What appears from the line containing "scientific name: Mus" to the end of the listing below should be copied exactly, with no other lines.

++++ Task material

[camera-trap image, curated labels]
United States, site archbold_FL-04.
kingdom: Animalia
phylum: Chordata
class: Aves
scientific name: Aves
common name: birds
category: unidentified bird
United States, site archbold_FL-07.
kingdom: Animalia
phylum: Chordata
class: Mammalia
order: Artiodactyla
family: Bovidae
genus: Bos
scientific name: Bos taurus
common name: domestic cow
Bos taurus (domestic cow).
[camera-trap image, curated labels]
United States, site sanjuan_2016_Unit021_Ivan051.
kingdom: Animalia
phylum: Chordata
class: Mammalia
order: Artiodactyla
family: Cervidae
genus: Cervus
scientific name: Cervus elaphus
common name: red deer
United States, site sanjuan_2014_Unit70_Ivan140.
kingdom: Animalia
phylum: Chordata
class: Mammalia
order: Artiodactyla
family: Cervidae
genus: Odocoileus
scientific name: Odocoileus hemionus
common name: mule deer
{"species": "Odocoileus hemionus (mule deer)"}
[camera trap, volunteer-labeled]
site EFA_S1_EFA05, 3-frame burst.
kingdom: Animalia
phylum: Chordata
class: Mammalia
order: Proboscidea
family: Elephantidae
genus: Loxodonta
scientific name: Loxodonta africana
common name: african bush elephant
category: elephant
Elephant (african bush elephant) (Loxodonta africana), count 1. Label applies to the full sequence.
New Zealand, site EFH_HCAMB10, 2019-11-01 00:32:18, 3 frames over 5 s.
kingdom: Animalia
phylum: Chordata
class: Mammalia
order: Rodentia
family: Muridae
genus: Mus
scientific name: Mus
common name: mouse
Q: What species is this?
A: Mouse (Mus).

++++++++

▶ Exercise answer
scientific name: Mus
common name: mouse
Q: What species is this?
A: Mouse (Mus).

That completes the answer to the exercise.